TASK BRIEF -> Leaving nothing out, set down all the data exactly.

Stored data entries
○ ○ ○
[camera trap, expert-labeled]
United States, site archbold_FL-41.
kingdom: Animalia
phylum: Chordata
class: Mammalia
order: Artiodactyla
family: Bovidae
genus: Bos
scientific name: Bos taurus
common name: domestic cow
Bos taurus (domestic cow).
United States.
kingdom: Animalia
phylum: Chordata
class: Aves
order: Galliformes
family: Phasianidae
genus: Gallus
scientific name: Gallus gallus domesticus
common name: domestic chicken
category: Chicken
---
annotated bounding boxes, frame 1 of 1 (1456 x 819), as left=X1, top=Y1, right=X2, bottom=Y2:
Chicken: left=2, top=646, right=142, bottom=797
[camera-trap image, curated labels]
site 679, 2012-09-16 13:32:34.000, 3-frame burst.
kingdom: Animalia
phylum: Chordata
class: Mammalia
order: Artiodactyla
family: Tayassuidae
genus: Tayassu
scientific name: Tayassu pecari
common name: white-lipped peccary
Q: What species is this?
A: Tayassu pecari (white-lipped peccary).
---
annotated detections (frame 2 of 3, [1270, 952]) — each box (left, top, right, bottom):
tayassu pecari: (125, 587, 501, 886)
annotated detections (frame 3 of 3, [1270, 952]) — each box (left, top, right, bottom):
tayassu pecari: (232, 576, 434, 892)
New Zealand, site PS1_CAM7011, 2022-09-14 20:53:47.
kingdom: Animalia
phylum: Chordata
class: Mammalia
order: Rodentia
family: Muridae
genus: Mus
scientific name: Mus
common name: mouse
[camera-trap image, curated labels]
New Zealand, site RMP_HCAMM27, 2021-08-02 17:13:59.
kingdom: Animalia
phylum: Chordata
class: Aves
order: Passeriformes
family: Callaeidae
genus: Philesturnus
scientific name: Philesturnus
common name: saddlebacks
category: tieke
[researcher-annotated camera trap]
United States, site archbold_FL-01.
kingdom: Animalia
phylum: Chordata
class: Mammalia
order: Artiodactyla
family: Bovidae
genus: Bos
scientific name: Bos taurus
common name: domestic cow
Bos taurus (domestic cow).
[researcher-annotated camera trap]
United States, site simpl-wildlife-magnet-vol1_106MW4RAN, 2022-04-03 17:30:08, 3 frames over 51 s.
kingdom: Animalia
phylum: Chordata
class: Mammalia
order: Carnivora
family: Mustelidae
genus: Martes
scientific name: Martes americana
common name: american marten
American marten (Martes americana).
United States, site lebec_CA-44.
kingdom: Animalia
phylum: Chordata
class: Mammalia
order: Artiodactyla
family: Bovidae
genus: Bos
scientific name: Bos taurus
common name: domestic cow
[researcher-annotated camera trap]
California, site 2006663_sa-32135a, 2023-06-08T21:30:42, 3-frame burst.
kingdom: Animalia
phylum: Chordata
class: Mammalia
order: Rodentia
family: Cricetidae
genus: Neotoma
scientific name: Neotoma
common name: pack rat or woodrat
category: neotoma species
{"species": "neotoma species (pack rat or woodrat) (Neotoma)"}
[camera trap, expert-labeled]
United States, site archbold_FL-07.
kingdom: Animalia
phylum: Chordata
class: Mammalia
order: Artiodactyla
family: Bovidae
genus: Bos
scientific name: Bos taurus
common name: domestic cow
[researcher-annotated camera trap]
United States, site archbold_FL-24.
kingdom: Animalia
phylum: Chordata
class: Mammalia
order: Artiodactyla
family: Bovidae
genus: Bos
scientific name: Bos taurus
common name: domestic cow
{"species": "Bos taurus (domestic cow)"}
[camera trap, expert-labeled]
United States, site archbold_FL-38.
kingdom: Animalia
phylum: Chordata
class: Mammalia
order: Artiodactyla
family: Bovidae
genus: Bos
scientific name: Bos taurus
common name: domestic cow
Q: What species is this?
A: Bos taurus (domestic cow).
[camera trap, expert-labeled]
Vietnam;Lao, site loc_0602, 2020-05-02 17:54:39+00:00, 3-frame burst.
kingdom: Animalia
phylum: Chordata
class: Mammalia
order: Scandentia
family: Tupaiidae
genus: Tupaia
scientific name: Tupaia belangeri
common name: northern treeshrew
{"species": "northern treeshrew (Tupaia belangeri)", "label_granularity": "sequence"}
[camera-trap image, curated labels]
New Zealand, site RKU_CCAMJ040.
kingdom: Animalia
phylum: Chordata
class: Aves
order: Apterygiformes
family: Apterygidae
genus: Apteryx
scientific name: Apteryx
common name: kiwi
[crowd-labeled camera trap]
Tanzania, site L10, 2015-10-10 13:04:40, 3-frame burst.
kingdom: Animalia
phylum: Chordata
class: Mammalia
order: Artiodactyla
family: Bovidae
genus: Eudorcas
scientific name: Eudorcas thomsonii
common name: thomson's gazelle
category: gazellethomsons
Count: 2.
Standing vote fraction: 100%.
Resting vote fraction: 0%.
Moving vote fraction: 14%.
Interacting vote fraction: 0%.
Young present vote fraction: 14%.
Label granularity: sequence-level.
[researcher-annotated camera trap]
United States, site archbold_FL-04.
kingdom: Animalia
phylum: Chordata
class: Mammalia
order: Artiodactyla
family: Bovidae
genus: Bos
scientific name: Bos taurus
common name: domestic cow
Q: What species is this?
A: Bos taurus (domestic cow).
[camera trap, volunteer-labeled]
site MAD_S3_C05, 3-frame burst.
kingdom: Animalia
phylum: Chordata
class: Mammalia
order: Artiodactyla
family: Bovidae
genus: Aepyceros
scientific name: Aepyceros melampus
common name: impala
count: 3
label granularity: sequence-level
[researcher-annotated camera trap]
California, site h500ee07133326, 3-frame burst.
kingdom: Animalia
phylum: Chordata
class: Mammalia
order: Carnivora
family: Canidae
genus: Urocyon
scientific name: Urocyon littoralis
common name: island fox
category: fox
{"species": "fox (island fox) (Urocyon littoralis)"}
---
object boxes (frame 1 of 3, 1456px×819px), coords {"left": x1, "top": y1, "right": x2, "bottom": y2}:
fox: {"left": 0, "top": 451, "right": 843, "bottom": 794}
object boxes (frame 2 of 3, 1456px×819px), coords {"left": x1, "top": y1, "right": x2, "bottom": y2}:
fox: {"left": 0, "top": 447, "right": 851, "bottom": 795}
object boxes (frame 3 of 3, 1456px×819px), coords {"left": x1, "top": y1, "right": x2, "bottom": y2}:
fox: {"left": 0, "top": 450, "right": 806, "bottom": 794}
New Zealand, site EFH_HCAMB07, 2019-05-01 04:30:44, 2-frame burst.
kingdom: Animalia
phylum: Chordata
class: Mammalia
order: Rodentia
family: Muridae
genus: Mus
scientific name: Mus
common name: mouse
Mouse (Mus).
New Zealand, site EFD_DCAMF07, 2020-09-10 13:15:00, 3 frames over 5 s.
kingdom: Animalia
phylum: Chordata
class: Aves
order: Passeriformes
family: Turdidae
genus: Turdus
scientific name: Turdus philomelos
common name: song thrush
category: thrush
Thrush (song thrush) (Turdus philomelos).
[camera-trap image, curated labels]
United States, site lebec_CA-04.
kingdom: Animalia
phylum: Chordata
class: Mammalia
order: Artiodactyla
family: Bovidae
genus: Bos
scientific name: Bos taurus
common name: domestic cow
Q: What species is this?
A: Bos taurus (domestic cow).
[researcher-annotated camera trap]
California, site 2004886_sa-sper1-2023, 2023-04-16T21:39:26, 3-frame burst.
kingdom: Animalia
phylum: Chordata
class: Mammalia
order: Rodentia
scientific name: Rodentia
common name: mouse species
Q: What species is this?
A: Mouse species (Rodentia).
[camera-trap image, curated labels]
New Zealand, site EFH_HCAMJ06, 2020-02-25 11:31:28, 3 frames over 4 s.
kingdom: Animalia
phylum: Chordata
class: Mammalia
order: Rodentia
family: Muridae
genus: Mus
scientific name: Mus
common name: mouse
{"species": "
○ ○ ○
OUTPUT FOR THIS TASK ->
[camera trap, expert-labeled]
United States, site archbold_FL-41.
kingdom: Animalia
phylum: Chordata
class: Mammalia
order: Artiodactyla
family: Bovidae
genus: Bos
scientific name: Bos taurus
common name: domestic cow
Bos taurus (domestic cow).
United States.
kingdom: Animalia
phylum: Chordata
class: Aves
order: Galliformes
family: Phasianidae
genus: Gallus
scientific name: Gallus gallus domesticus
common name: domestic chicken
category: Chicken
---
annotated bounding boxes, frame 1 of 1 (1456 x 819), as left=X1, top=Y1, right=X2, bottom=Y2:
Chicken: left=2, top=646, right=142, bottom=797
[camera-trap image, curated labels]
site 679, 2012-09-16 13:32:34.000, 3-frame burst.
kingdom: Animalia
phylum: Chordata
class: Mammalia
order: Artiodactyla
family: Tayassuidae
genus: Tayassu
scientific name: Tayassu pecari
common name: white-lipped peccary
Q: What species is this?
A: Tayassu pecari (white-lipped peccary).
---
annotated detections (frame 2 of 3, [1270, 952]) — each box (left, top, right, bottom):
tayassu pecari: (125, 587, 501, 886)
annotated detections (frame 3 of 3, [1270, 952]) — each box (left, top, right, bottom):
tayassu pecari: (232, 576, 434, 892)
New Zealand, site PS1_CAM7011, 2022-09-14 20:53:47.
kingdom: Animalia
phylum: Chordata
class: Mammalia
order: Rodentia
family: Muridae
genus: Mus
scientific name: Mus
common name: mouse
[camera-trap image, curated labels]
New Zealand, site RMP_HCAMM27, 2021-08-02 17:13:59.
kingdom: Animalia
phylum: Chordata
class: Aves
order: Passeriformes
family: Callaeidae
genus: Philesturnus
scientific name: Philesturnus
common name: saddlebacks
category: tieke
[researcher-annotated camera trap]
United States, site archbold_FL-01.
kingdom: Animalia
phylum: Chordata
class: Mammalia
order: Artiodactyla
family: Bovidae
genus: Bos
scientific name: Bos taurus
common name: domestic cow
Bos taurus (domestic cow).
[researcher-annotated camera trap]
United States, site simpl-wildlife-magnet-vol1_106MW4RAN, 2022-04-03 17:30:08, 3 frames over 51 s.
kingdom: Animalia
phylum: Chordata
class: Mammalia
order: Carnivora
family: Mustelidae
genus: Martes
scientific name: Martes americana
common name: american marten
American marten (Martes americana).
United States, site lebec_CA-44.
kingdom: Animalia
phylum: Chordata
class: Mammalia
order: Artiodactyla
family: Bovidae
genus: Bos
scientific name: Bos taurus
common name: domestic cow
[researcher-annotated camera trap]
California, site 2006663_sa-32135a, 2023-06-08T21:30:42, 3-frame burst.
kingdom: Animalia
phylum: Chordata
class: Mammalia
order: Rodentia
family: Cricetidae
genus: Neotoma
scientific name: Neotoma
common name: pack rat or woodrat
category: neotoma species
{"species": "neotoma species (pack rat or woodrat) (Neotoma)"}
[camera trap, expert-labeled]
United States, site archbold_FL-07.
kingdom: Animalia
phylum: Chordata
class: Mammalia
order: Artiodactyla
family: Bovidae
genus: Bos
scientific name: Bos taurus
common name: domestic cow
[researcher-annotated camera trap]
United States, site archbold_FL-24.
kingdom: Animalia
phylum: Chordata
class: Mammalia
order: Artiodactyla
family: Bovidae
genus: Bos
scientific name: Bos taurus
common name: domestic cow
{"species": "Bos taurus (domestic cow)"}
[camera trap, expert-labeled]
United States, site archbold_FL-38.
kingdom: Animalia
phylum: Chordata
class: Mammalia
order: Artiodactyla
family: Bovidae
genus: Bos
scientific name: Bos taurus
common name: domestic cow
Q: What species is this?
A: Bos taurus (domestic cow).
[camera trap, expert-labeled]
Vietnam;Lao, site loc_0602, 2020-05-02 17:54:39+00:00, 3-frame burst.
kingdom: Animalia
phylum: Chordata
class: Mammalia
order: Scandentia
family: Tupaiidae
genus: Tupaia
scientific name: Tupaia belangeri
common name: northern treeshrew
{"species": "northern treeshrew (Tupaia belangeri)", "label_granularity": "sequence"}
[camera-trap image, curated labels]
New Zealand, site RKU_CCAMJ040.
kingdom: Animalia
phylum: Chordata
class: Aves
order: Apterygiformes
family: Apterygidae
genus: Apteryx
scientific name: Apteryx
common name: kiwi
[crowd-labeled camera trap]
Tanzania, site L10, 2015-10-10 13:04:40, 3-frame burst.
kingdom: Animalia
phylum: Chordata
class: Mammalia
order: Artiodactyla
family: Bovidae
genus: Eudorcas
scientific name: Eudorcas thomsonii
common name: thomson's gazelle
category: gazellethomsons
Count: 2.
Standing vote fraction: 100%.
Resting vote fraction: 0%.
Moving vote fraction: 14%.
Interacting vote fraction: 0%.
Young present vote fraction: 14%.
Label granularity: sequence-level.
[researcher-annotated camera trap]
United States, site archbold_FL-04.
kingdom: Animalia
phylum: Chordata
class: Mammalia
order: Artiodactyla
family: Bovidae
genus: Bos
scientific name: Bos taurus
common name: domestic cow
Q: What species is this?
A: Bos taurus (domestic cow).
[camera trap, volunteer-labeled]
site MAD_S3_C05, 3-frame burst.
kingdom: Animalia
phylum: Chordata
class: Mammalia
order: Artiodactyla
family: Bovidae
genus: Aepyceros
scientific name: Aepyceros melampus
common name: impala
count: 3
label granularity: sequence-level
[researcher-annotated camera trap]
California, site h500ee07133326, 3-frame burst.
kingdom: Animalia
phylum: Chordata
class: Mammalia
order: Carnivora
family: Canidae
genus: Urocyon
scientific name: Urocyon littoralis
common name: island fox
category: fox
{"species": "fox (island fox) (Urocyon littoralis)"}
---
object boxes (frame 1 of 3, 1456px×819px), coords {"left": x1, "top": y1, "right": x2, "bottom": y2}:
fox: {"left": 0, "top": 451, "right": 843, "bottom": 794}
object boxes (frame 2 of 3, 1456px×819px), coords {"left": x1, "top": y1, "right": x2, "bottom": y2}:
fox: {"left": 0, "top": 447, "right": 851, "bottom": 795}
object boxes (frame 3 of 3, 1456px×819px), coords {"left": x1, "top": y1, "right": x2, "bottom": y2}:
fox: {"left": 0, "top": 450, "right": 806, "bottom": 794}
New Zealand, site EFH_HCAMB07, 2019-05-01 04:30:44, 2-frame burst.
kingdom: Animalia
phylum: Chordata
class: Mammalia
order: Rodentia
family: Muridae
genus: Mus
scientific name: Mus
common name: mouse
Mouse (Mus).
New Zealand, site EFD_DCAMF07, 2020-09-10 13:15:00, 3 frames over 5 s.
kingdom: Animalia
phylum: Chordata
class: Aves
order: Passeriformes
family: Turdidae
genus: Turdus
scientific name: Turdus philomelos
common name: song thrush
category: thrush
Thrush (song thrush) (Turdus philomelos).
[camera-trap image, curated labels]
United States, site lebec_CA-04.
kingdom: Animalia
phylum: Chordata
class: Mammalia
order: Artiodactyla
family: Bovidae
genus: Bos
scientific name: Bos taurus
common name: domestic cow
Q: What species is this?
A: Bos taurus (domestic cow).
[researcher-annotated camera trap]
California, site 2004886_sa-sper1-2023, 2023-04-16T21:39:26, 3-frame burst.
kingdom: Animalia
phylum: Chordata
class: Mammalia
order: Rodentia
scientific name: Rodentia
common name: mouse species
Q: What species is this?
A: Mouse species (Rodentia).
[camera-trap image, curated labels]
New Zealand, site EFH_HCAMJ06, 2020-02-25 11:31:28, 3 frames over 4 s.
kingdom: Animalia
phylum: Chordata
class: Mammalia
order: Rodentia
family: Muridae
genus: Mus
scientific name: Mus
common name: mouse
{"species": "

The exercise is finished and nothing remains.